Anybody encountered this error while running this in the course:
pred,pred_idx,probs = learn_inf.predict(img)
?

Thanks!

AttributeError Traceback (most recent call last)
in
----> 1 pred,pred_idx,probs = learn_inf.predict(img)

26 frames
/usr/local/lib/python3.8/dist-packages/fastai/learner.py in predict(self, item, rm_type_tfms, with_input)
319 def predict(self, item, rm_type_tfms=None, with_input=False):
320 dl = self.dls.test_dl([item], rm_type_tfms=rm_type_tfms, num_workers=0)
→ 321 inp,preds,_,dec_preds = self.get_preds(dl=dl, with_input=True, with_decoded=True)
322 i = getattr(self.dls, ‘n_inp’, -1)
323 inp = (inp,) if i==1 else tuplify(inp)
…

/usr/local/lib/python3.8/dist-packages/PIL/Image.py in open(fp, mode, formats)
2982 exclusive_fp = True
2983
→ 2984 prefix = fp.read(16)
2985
2986 preinit()

/usr/local/lib/python3.8/dist-packages/PIL/Image.py in getattr(self, name)
544 )
545 return self._category
→ 546 raise AttributeError(name)
547
548 @property

AttributeError: read

zerotosingularity · March 1, 2023, 11:45am

Instead of creating a PIL, you can just pass the filename. PILImages are no longer supported in learn.predict() in v2.7.11:

annie_emo · March 3, 2023, 9:58pm

Thank you so much, it worked!!

pors · March 4, 2023, 9:52am

A bit off topic, but maybe some will find this interesting: I made an account on landing.ai and uploaded the bear images to see how their training went. The results are equal (although their training took way longer):

They have built a very nice interface on top of their tools, making it even more accessible for non-techies.

Might be a cool project to turn fast.ai as well into a SaaS. I know quite a bit about building a SaaS platform, but I’m just a newbie in AI (it’s lesson two after all ).
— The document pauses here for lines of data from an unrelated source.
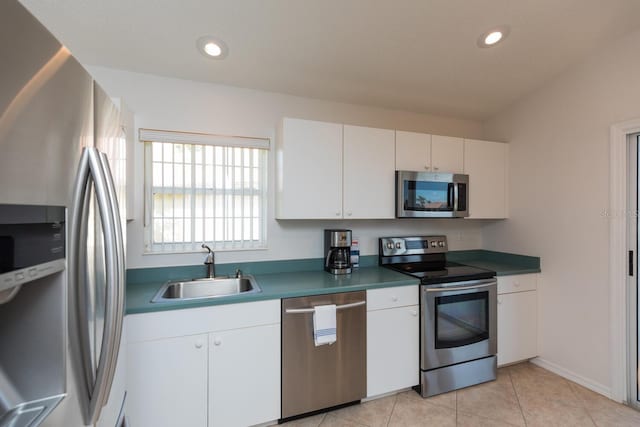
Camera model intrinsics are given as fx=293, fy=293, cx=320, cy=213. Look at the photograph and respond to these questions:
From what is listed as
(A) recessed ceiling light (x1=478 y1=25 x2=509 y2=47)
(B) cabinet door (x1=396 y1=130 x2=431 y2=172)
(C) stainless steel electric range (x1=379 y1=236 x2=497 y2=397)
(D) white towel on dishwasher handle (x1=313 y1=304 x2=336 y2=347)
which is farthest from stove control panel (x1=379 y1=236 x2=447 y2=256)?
(A) recessed ceiling light (x1=478 y1=25 x2=509 y2=47)

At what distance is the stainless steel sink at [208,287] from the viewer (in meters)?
2.07

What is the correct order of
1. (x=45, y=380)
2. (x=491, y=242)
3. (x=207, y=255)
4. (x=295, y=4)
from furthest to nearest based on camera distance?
1. (x=491, y=242)
2. (x=207, y=255)
3. (x=295, y=4)
4. (x=45, y=380)

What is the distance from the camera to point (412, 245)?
9.12 feet

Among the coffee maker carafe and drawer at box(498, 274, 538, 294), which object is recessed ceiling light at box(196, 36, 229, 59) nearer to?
the coffee maker carafe

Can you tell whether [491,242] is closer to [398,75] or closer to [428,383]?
[428,383]

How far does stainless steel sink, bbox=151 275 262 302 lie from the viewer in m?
2.07

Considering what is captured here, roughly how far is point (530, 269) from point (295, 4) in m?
2.79

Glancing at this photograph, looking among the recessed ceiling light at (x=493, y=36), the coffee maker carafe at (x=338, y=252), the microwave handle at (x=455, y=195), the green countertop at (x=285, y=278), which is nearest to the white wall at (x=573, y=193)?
the green countertop at (x=285, y=278)

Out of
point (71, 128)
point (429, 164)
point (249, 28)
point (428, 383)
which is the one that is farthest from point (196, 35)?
point (428, 383)

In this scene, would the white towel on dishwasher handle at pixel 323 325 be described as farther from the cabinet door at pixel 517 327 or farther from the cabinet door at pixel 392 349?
the cabinet door at pixel 517 327

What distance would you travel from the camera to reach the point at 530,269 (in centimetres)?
261

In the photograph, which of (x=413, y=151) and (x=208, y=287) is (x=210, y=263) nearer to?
(x=208, y=287)

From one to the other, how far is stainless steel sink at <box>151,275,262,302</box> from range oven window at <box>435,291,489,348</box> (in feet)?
4.62

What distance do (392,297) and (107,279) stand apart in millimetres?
1766
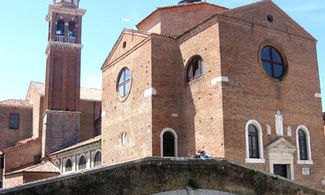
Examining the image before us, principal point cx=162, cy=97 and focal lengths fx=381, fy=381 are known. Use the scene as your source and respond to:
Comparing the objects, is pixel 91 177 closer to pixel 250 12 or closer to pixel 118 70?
pixel 250 12

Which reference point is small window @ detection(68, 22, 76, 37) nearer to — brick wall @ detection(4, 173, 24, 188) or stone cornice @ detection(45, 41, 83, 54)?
stone cornice @ detection(45, 41, 83, 54)

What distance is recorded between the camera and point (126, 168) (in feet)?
28.8

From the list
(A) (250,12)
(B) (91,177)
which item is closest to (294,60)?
(A) (250,12)

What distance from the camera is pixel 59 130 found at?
3419 cm

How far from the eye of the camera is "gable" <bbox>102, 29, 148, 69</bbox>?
1817cm

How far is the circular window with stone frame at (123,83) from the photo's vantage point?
61.5ft

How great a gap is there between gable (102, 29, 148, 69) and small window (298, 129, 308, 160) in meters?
8.00

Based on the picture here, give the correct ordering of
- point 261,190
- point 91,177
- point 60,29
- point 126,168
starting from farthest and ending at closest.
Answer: point 60,29 < point 261,190 < point 126,168 < point 91,177

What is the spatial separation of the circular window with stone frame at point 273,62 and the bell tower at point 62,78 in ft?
75.0

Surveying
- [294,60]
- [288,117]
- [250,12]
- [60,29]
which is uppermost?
[60,29]

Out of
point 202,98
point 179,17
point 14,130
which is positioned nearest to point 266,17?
point 202,98

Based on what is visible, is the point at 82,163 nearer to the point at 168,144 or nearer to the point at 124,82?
the point at 124,82

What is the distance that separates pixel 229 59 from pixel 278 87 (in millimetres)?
2752

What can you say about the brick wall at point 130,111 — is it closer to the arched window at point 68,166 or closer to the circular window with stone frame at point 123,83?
the circular window with stone frame at point 123,83
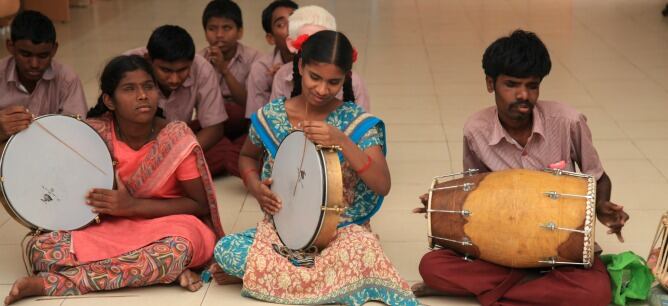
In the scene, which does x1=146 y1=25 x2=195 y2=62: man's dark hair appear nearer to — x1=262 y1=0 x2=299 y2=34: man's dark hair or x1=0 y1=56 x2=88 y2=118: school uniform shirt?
x1=0 y1=56 x2=88 y2=118: school uniform shirt

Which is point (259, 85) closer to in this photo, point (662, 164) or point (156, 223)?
point (156, 223)

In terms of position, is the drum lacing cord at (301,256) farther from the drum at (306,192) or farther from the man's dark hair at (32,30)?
the man's dark hair at (32,30)

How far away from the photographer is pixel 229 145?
461 cm

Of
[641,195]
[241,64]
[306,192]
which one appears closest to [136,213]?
[306,192]

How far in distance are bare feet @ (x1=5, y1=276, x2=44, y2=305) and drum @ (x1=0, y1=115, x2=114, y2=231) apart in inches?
6.5

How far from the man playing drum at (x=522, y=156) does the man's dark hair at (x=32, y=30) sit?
1.78 m

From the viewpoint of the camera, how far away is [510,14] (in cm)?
991

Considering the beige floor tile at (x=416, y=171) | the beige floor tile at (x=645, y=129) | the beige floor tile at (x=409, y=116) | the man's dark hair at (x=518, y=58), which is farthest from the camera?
the beige floor tile at (x=409, y=116)

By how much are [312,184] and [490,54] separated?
73cm

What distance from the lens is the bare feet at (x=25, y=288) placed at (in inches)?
126

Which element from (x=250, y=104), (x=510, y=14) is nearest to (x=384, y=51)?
(x=510, y=14)

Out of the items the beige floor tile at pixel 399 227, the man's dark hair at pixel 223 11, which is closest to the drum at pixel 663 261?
the beige floor tile at pixel 399 227

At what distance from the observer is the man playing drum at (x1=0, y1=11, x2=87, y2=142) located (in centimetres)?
409

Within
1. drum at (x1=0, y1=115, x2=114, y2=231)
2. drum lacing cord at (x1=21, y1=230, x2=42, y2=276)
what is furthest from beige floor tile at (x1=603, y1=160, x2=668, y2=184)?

If anyone is interested to explore this, please let me know.

pors · March 11, 2023, 4:14pm

Is it just me? All examples on Home | Jeremy Howard (tinypets) are broken.

Did something change with the hf API?

zhhisdn · March 12, 2023, 2:01am

Why is all the output in the book has two outputs? first output is always epoch0, and the second output depends on how many epochs you trained, if you train 1, the second output will just be one line about epoch0. if you train 5, the second output will be five lines from epoch0 to epock4. I’m really confused, isn’t there supposed to be just one output?

Thanks.